At Shish Mahal, I met a number of Pakistanis who never spewed venom against India. Nor did we ever discuss religion and politics. Shish Mahal has an impressive menu that offers vegetarian delicacies from North India and Frontier and Punjab provinces of Pakistan. There I met Pakistani patrons who relished vegetarian cuisine and had never touched meat in their lifetime. Just imagine: You’re from Pakistan, living in the western world, yet you refrain from having non-vegetarian food! This was a pleasant surprise, nay a sort of an awakening, because the general notion is that a Muslim cannot live without meat.
I took my English friend to Shish Mahal and treated her to a sumptuous CTM with naan and ordered Peshawari shorba aloo with kulche for myself. I didn’t feel that I was away from the subcontinent. Since I’ve visited Pakistan a number of times and have travelled across the length and breadth of that country, I’ve always been able to relate to it in a warm and friendly manner. Pakistani citizens, too, have reciprocated wholeheartedly.
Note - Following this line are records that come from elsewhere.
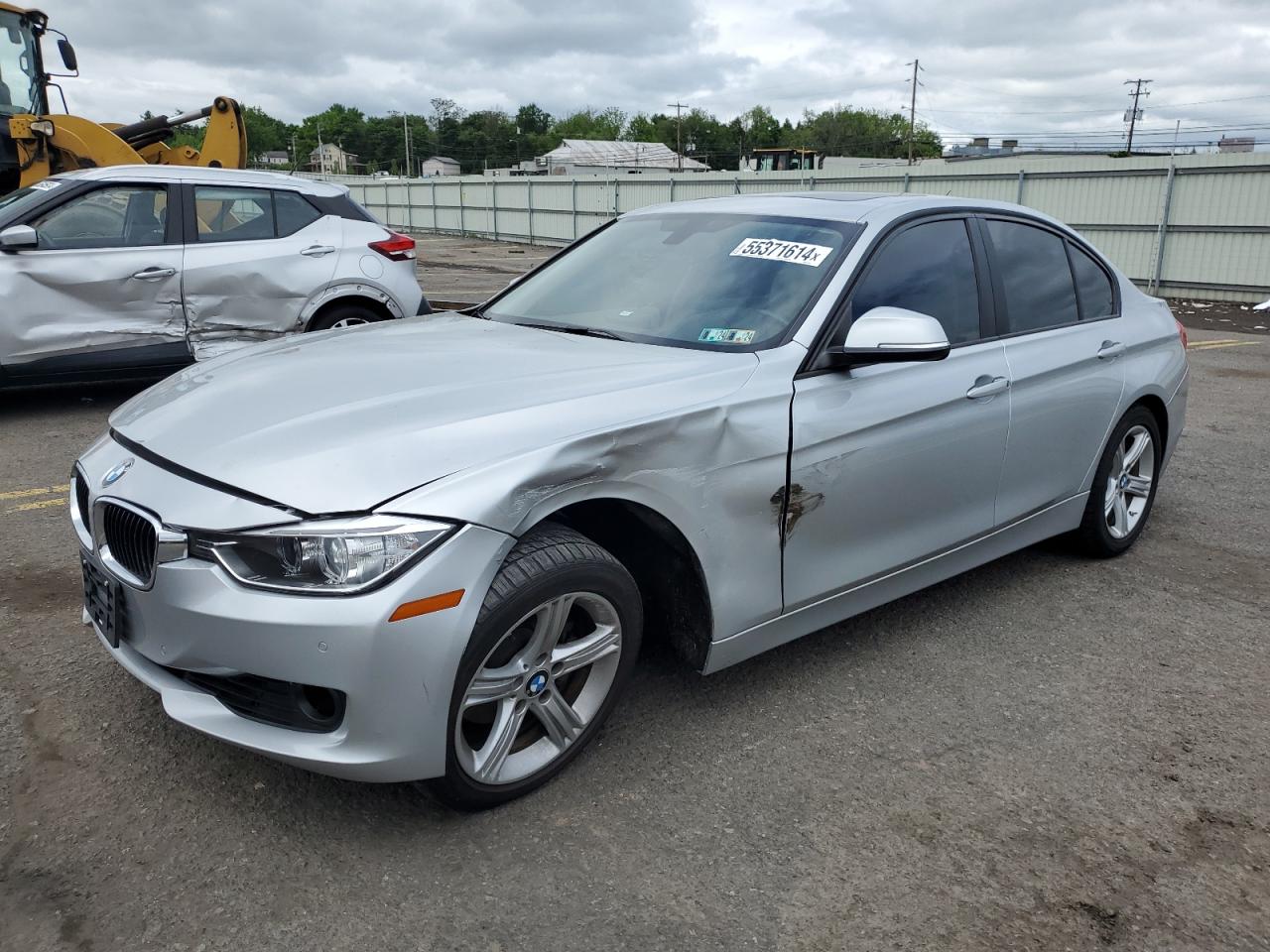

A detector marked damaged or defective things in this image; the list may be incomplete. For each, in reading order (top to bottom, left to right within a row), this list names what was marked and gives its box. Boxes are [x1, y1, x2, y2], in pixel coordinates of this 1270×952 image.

damaged white suv [0, 166, 427, 385]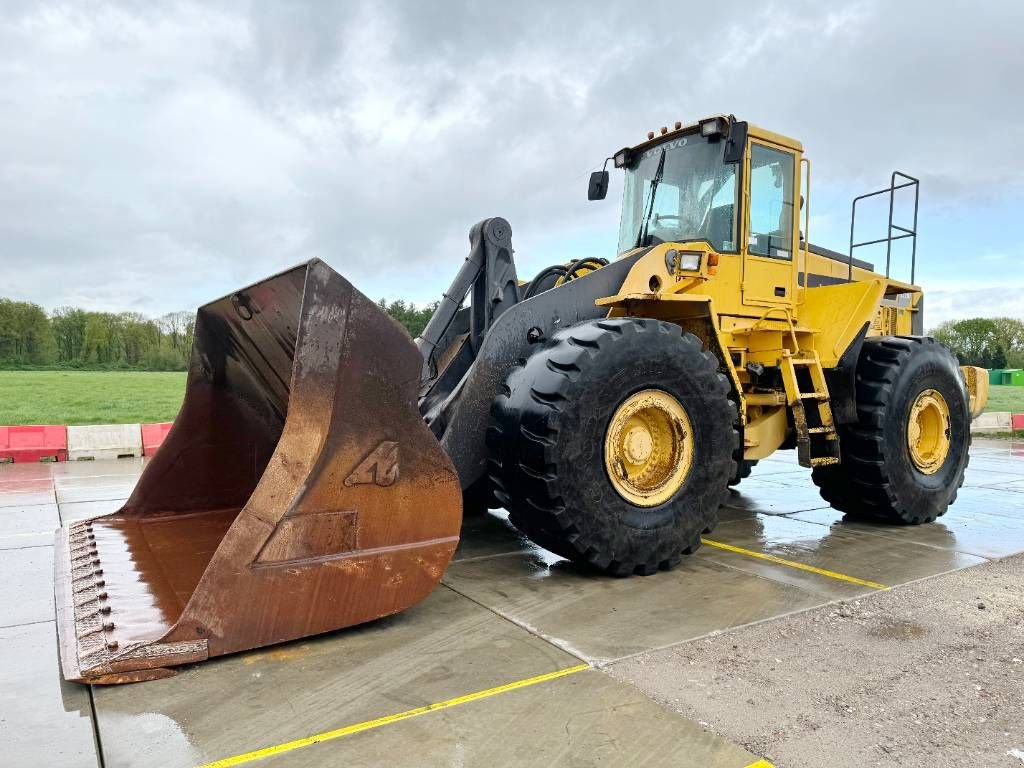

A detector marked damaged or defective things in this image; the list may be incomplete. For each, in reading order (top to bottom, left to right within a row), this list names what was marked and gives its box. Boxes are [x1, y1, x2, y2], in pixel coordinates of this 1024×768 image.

rusty bucket [51, 260, 460, 684]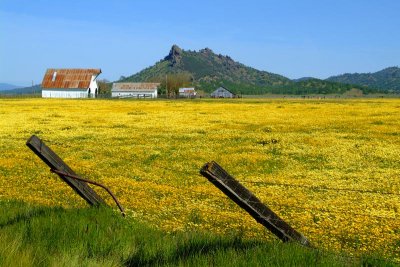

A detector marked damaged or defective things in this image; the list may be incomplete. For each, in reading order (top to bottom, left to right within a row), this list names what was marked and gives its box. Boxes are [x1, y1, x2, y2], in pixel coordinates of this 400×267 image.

rusty metal roof [41, 68, 101, 89]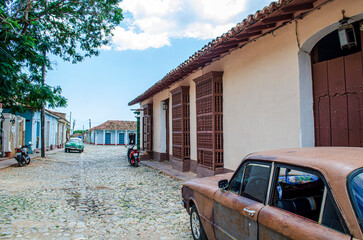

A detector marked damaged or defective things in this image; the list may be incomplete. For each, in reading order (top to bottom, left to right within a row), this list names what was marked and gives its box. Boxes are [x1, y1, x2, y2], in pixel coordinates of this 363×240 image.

rusty old car [182, 148, 363, 240]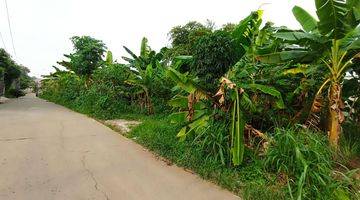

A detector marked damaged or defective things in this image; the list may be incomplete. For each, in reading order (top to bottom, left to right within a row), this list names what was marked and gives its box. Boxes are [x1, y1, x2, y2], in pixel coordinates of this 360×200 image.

cracked asphalt [1, 94, 240, 199]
We curse one another when we’re in India, but all this bad blood disappears once you are in a different country. There, a Pakistani will spontaneously call you bhaijaan, whereas, the same person may dub you dushman-e-jaan when he’s in Pakistan and you are in India. The bonding with people of the subcontinent over food at Ali’s Shish Mahal shall remain etched in my memory.